BEGIN Selected passage

Breach of applicable legislative obligations
The Company and its third-party service providers are subject to
various legislative and regulatory regimes, including, but not
limited to, the Consumer Credit Act General Data Protection
Regulation and the Data Protection Act 2018. Any breach of
applicable legislative and/or regulatory obligations could have a
negative impact on the Company and impact returns to
shareholders.
Mitigation
The Company engages only with third party service providers
which hold the appropriate regulatory approvals for the function
they are to perform and can demonstrate that they can adhere to the
regulatory standards required of them. Each appointment is governed
by agreements which contain the ability for the Company to
terminate the arrangements with each of these counterparties with
limited notice should such counterparty continually or materially
breach any of their legislative obligations, or their obligations
to the Company more broadly. Additionally, each of the
counterparties is subject to regular performance and compliance
monitoring by the Investment Manager, as appropriate to their
function, to ensure that they are acting in accordance with
applicable regulations and are aware of any upcoming regulatory
changes which may affect the Company. Performance of third-party
service providers is reported to the Board on a quarterly basis,
whilst the performance of the Investment Manager in its duties to
the Company is subject to ongoing review by the Board on a
quarterly basis as well as formal annual review by the Company's
Management Engagement Committee.

END Selected passage
BEGIN Supplied information

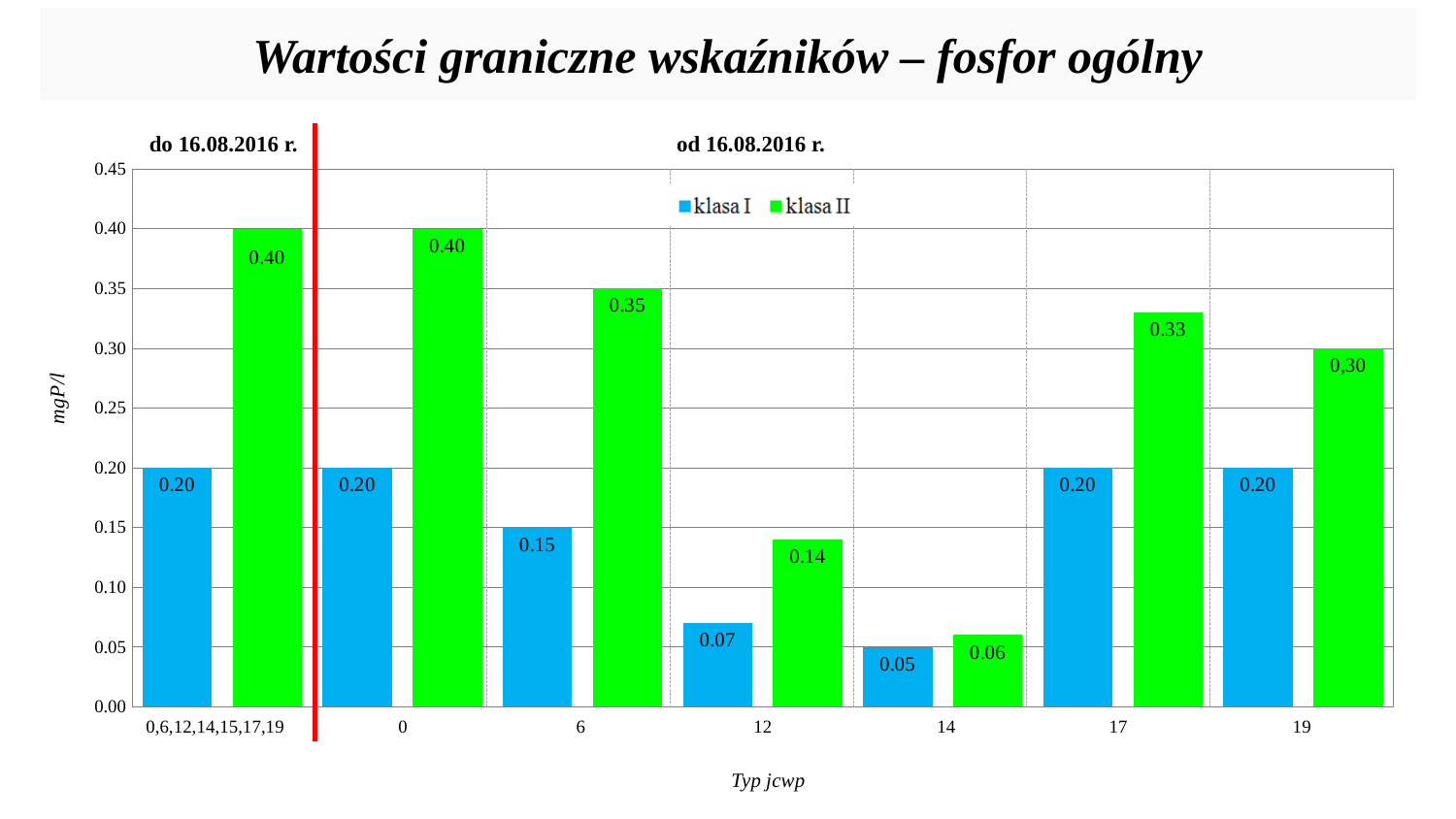
What is the difference between the klasa II and klasa I values for category 6? 0.20 Is the klasa II value for category 0 greater or less than 0.30? greater What is the value for klasa II for category 6? 0.35 Which category has the highest klasa I value among 6, 12 and 14? 6 How many series does the legend list? 2 What is the value for klasa II for category 17? 0.33 Which is larger: the klasa II value for category 17 or the klasa II value for category 19? klasa II for category 17 What is the value for klasa I for category 14? 0.05 How many categories are shown on the x axis? 7 What is the value for klasa I for category 12? 0.07 What type of chart is shown on the slide? bar chart Which category has the lowest klasa II value? 14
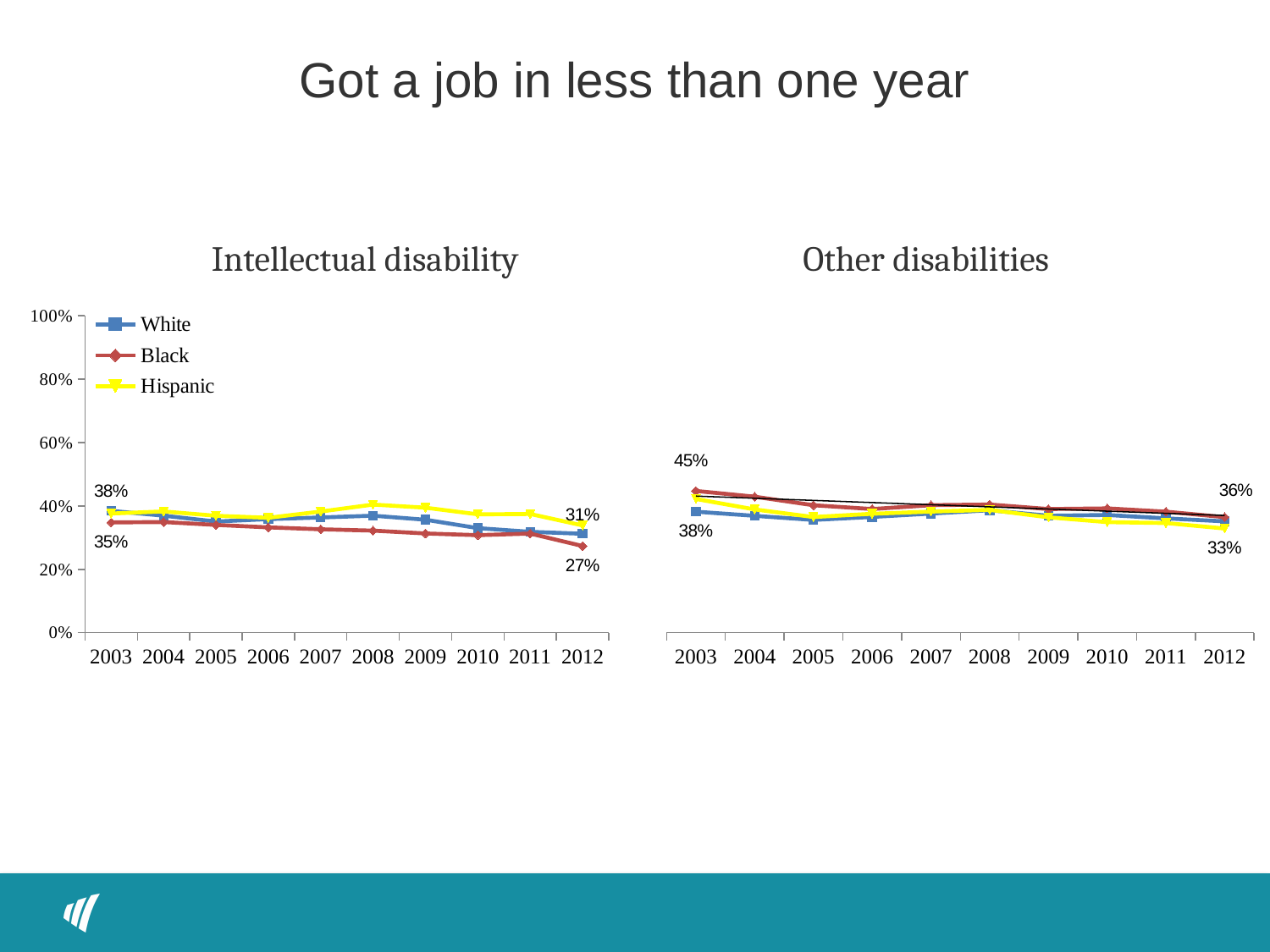
In the "Other disabilities" chart, which is larger in 2003, the value for Black or the value for White? Black How many years are shown on the x axis of the "Other disabilities" chart? 10 In the "Intellectual disability" chart, does the value for Black rise or fall from 2003 to 2012? fall How many series does the legend on the "Intellectual disability" chart list? 3 In the "Intellectual disability" chart, what is the value for Black in 2012? 27% In the "Intellectual disability" chart, what is the value for Black in 2003? 35% In the "Other disabilities" chart, what is the value for Black in 2003? 45% In the "Intellectual disability" chart, is the value for Hispanic in 2008 greater or less than 60%? less In the "Other disabilities" chart, what is the value for Hispanic in 2012? 33% In the "Intellectual disability" chart, by how many percentage points did the value for Black fall from 2003 to 2012? 8 percentage points In the "Other disabilities" chart, what is the difference between the Black value in 2003 and the White value in 2003? 7 percentage points What kind of chart is the "Intellectual disability" chart? line chart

END Supplied information

_What this exercise asks_
1/ Answer these questions using the passage on legislative obligations.
(a) Which law dated 2018 does the passage name?
(b) How often is the Board given reports on the performance of third-party service providers?
(c) Which body carries out the formal annual review of the Investment Manager?
2/ Extract the words of the passage on legislative obligations from "Breach of applicable" to "shareholders.".

_Results of the exercise_
1/
(a) The Data Protection Act 2018.
(b) Quarterly.
(c) The Company's Management Engagement Committee.

2/
Breach of applicable legislative obligations
The Company and its third-party service providers are subject to
various legislative and regulatory regimes, including, but not
limited to, the Consumer Credit Act General Data Protection
Regulation and the Data Protection Act 2018. Any breach of
applicable legislative and/or regulatory obligations could have a
negative impact on the Company and impact returns to
shareholders.